*** Opening SUPPLIED MATERIAL ***

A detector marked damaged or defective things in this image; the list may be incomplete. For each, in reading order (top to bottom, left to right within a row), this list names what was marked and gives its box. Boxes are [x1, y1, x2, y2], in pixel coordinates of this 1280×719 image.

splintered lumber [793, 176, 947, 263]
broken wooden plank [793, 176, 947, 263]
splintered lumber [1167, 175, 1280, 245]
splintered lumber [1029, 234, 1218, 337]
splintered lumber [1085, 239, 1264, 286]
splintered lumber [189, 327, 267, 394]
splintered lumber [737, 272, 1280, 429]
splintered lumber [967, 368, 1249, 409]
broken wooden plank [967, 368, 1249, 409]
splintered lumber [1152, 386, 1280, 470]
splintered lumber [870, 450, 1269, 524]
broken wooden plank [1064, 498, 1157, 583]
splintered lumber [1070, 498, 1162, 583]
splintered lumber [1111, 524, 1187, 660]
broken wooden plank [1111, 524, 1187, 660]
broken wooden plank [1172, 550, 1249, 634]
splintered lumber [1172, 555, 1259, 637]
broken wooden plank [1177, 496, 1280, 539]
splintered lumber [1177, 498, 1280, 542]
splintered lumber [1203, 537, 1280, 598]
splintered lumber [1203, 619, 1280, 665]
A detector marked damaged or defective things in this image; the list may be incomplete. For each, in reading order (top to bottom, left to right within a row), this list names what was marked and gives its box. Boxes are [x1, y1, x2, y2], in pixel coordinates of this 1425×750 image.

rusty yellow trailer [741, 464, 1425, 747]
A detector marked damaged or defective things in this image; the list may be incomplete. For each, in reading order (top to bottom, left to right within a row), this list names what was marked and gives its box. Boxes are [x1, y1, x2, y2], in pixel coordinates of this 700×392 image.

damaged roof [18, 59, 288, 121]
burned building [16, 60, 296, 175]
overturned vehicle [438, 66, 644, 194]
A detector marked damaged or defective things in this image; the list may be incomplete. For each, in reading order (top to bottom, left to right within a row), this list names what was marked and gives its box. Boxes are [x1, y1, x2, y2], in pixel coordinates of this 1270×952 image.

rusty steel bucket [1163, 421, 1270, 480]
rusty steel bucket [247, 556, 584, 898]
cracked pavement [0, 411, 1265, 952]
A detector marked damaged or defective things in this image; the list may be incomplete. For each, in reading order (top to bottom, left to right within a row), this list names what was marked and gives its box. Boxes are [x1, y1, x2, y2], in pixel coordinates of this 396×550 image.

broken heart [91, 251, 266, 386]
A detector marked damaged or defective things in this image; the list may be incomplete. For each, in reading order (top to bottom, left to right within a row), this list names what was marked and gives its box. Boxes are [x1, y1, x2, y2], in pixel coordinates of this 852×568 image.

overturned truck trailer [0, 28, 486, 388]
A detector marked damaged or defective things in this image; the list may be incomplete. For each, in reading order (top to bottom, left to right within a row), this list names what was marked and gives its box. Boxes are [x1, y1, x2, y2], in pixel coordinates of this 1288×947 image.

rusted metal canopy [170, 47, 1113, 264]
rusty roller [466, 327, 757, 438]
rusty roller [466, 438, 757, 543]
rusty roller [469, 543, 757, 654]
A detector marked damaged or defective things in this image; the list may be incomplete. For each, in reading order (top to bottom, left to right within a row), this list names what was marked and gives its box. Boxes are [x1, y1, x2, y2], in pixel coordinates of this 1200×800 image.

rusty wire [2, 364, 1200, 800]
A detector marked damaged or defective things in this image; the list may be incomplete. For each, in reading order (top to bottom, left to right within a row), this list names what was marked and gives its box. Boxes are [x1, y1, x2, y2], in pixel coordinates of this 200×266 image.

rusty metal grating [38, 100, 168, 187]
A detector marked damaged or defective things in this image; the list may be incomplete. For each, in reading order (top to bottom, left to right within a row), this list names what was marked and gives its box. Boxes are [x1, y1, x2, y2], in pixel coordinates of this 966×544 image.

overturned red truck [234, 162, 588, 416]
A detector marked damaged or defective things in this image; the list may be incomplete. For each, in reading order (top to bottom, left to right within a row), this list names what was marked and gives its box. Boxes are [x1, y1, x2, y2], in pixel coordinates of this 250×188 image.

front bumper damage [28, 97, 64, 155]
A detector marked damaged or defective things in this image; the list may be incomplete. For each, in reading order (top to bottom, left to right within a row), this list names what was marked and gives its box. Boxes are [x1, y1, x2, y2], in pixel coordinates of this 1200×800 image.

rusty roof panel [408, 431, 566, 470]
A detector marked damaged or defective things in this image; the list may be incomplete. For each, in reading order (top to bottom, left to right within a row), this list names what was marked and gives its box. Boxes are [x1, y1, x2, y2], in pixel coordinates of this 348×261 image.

*** Closing SUPPLIED MATERIAL ***

Everything above must be retyped. Keep each record exactly the same.

A detector marked damaged or defective things in this image; the list may be incomplete. For each, in reading order (top to bottom, left to right within a row), this list names what was marked and gives its box. Boxes are [x1, y1, x2, y2], in pixel coordinates of this 1280×719 image.

splintered lumber [793, 176, 947, 263]
broken wooden plank [793, 176, 947, 263]
splintered lumber [1167, 175, 1280, 245]
splintered lumber [1029, 234, 1218, 337]
splintered lumber [1085, 239, 1264, 286]
splintered lumber [189, 327, 267, 394]
splintered lumber [737, 272, 1280, 429]
splintered lumber [967, 368, 1249, 409]
broken wooden plank [967, 368, 1249, 409]
splintered lumber [1152, 386, 1280, 470]
splintered lumber [870, 450, 1269, 524]
broken wooden plank [1064, 498, 1157, 583]
splintered lumber [1070, 498, 1162, 583]
splintered lumber [1111, 524, 1187, 660]
broken wooden plank [1111, 524, 1187, 660]
broken wooden plank [1172, 550, 1249, 634]
splintered lumber [1172, 555, 1259, 637]
broken wooden plank [1177, 496, 1280, 539]
splintered lumber [1177, 498, 1280, 542]
splintered lumber [1203, 537, 1280, 598]
splintered lumber [1203, 619, 1280, 665]
A detector marked damaged or defective things in this image; the list may be incomplete. For each, in reading order (top to bottom, left to right within a row), this list names what was marked and gives its box. Boxes are [x1, y1, x2, y2], in pixel coordinates of this 1425×750 image.

rusty yellow trailer [741, 464, 1425, 747]
A detector marked damaged or defective things in this image; the list may be incomplete. For each, in reading order (top to bottom, left to right within a row), this list names what was marked and gives its box. Boxes are [x1, y1, x2, y2], in pixel coordinates of this 700×392 image.

damaged roof [18, 59, 288, 121]
burned building [16, 60, 296, 175]
overturned vehicle [438, 66, 644, 194]
A detector marked damaged or defective things in this image; the list may be incomplete. For each, in reading order (top to bottom, left to right within a row), this list names what was marked and gives its box. Boxes are [x1, y1, x2, y2], in pixel coordinates of this 1270×952 image.

rusty steel bucket [1163, 421, 1270, 480]
rusty steel bucket [247, 556, 584, 898]
cracked pavement [0, 411, 1265, 952]
A detector marked damaged or defective things in this image; the list may be incomplete. For each, in reading order (top to bottom, left to right within a row), this list names what was marked and gives its box. Boxes are [x1, y1, x2, y2], in pixel coordinates of this 396×550 image.

broken heart [91, 251, 266, 386]
A detector marked damaged or defective things in this image; the list may be incomplete. For each, in reading order (top to bottom, left to right within a row), this list names what was marked and gives its box. Boxes are [x1, y1, x2, y2], in pixel coordinates of this 852×568 image.

overturned truck trailer [0, 28, 486, 388]
A detector marked damaged or defective things in this image; the list may be incomplete. For each, in reading order (top to bottom, left to right within a row), this list names what was marked and gives its box. Boxes are [x1, y1, x2, y2], in pixel coordinates of this 1288×947 image.

rusted metal canopy [170, 47, 1113, 264]
rusty roller [466, 327, 757, 438]
rusty roller [466, 438, 757, 543]
rusty roller [469, 543, 757, 654]
A detector marked damaged or defective things in this image; the list may be incomplete. For each, in reading order (top to bottom, left to right within a row), this list names what was marked and gives its box. Boxes are [x1, y1, x2, y2], in pixel coordinates of this 1200×800 image.

rusty wire [2, 364, 1200, 800]
A detector marked damaged or defective things in this image; the list may be incomplete. For each, in reading order (top to bottom, left to right within a row), this list names what was marked and gives its box. Boxes are [x1, y1, x2, y2], in pixel coordinates of this 200×266 image.

rusty metal grating [38, 100, 168, 187]
A detector marked damaged or defective things in this image; the list may be incomplete. For each, in reading order (top to bottom, left to right within a row), this list names what was marked and gives its box. Boxes are [x1, y1, x2, y2], in pixel coordinates of this 966×544 image.

overturned red truck [234, 162, 588, 416]
A detector marked damaged or defective things in this image; the list may be incomplete. For each, in reading order (top to bottom, left to right within a row), this list names what was marked and gives its box. Boxes are [x1, y1, x2, y2], in pixel coordinates of this 250×188 image.

front bumper damage [28, 97, 64, 155]
A detector marked damaged or defective things in this image; the list may be incomplete. For each, in reading order (top to bottom, left to right within a row), this list names what was marked and gives its box. Boxes are [x1, y1, x2, y2], in pixel coordinates of this 1200×800 image.

rusty roof panel [408, 431, 566, 470]
A detector marked damaged or defective things in this image; the list may be incomplete. For each, in reading order (top to bottom, left to right within a row), this list names what was marked and gives its box. Boxes are [x1, y1, x2, y2], in pixel coordinates of this 348×261 image.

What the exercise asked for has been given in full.